Maryland Soybean Rust Update

Maryland Cooperative Extension.

College Park, Maryland (October 31, 2008)--Soybean rust was discovered in a University of Delaware sentinel plot. The location upon review was determined to be just over the border and thus technically in Maryland in Worcester County, between Bishop, MD and Selbyville, DE. This is the first report of soybean rust in either Maryland or Delaware. The sentinel plot was a late-planted Group VII soybean deliberately chosen to provide green susceptible plant material late into the season. A sample was collected on October 23 and incubated until October 28. Debbie Parish of the Delaware Soybean Rust team examined the sample and determined there was a suspect soybean rust infection. Nancy Gregory, University of Delaware Plant Diagnostician and Bob Mulrooney, University of Delaware Plant Pathologist then examined the sample. They determined that there was one soybean rust pustule on one leaf out of the 100 leaf sample. Dr. Mary Palm, USDA-APHIS, confirmed the identification on October 29, 2008.

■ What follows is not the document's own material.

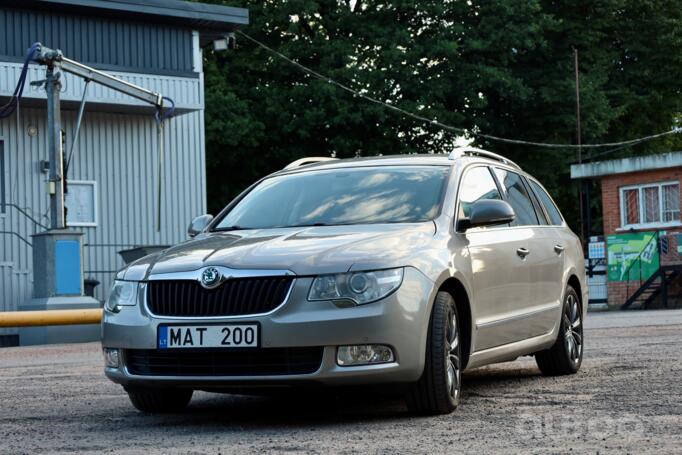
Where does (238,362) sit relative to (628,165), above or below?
below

The primary significance of this find is to illustrate that soybeans in the Mid-Atlantic region can become infected with soybean rust given the right combination of events. However, this particular discovery has no direct implications for soybeans in our region. It happened at the very end of the growing season, and in fact frost (approx. Oct 20) had already damaged the upper most foliage of this extremely late soybean sentinel plot. There is no remaining green foliage in this sentinel plot and all commercial fields are in various stages of harvest. Furthermore, soybean rust is not seed-borne and has no overwintering mechanism other than survival on live host tissue, so the organism cannot establish itself in our region. Any infections that may occur in subsequent years will depend on reintroduction of spores from long distance. The key message to take from this find is that soybean rust can blow into our region and under the right combination of temperature, moisture and plant susceptibility could cause infection in our soybean crop. It will take a combination of unusual events to provide those favorable conditions earlier in a growing season to be a significant threat. Nevertheless, we must keep vigilant to protect this significant component of our agricultural economy.

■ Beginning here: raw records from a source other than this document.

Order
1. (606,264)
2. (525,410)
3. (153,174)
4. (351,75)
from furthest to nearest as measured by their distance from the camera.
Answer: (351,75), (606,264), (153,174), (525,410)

This detection also illustrates that under the present set of standards, soybean rust can be detected at very low incidence. This ability gives us the information to provide growers an early warning in time to take protective measures in case it should appear earlier in the season when the crop could be at risk. The ipmPIPE program has been a very effective tool for monitoring the presence of soybean rust in the US and preventing this disease from causing needless losses from rust or unnecessary spraying when the threat of rust is not present.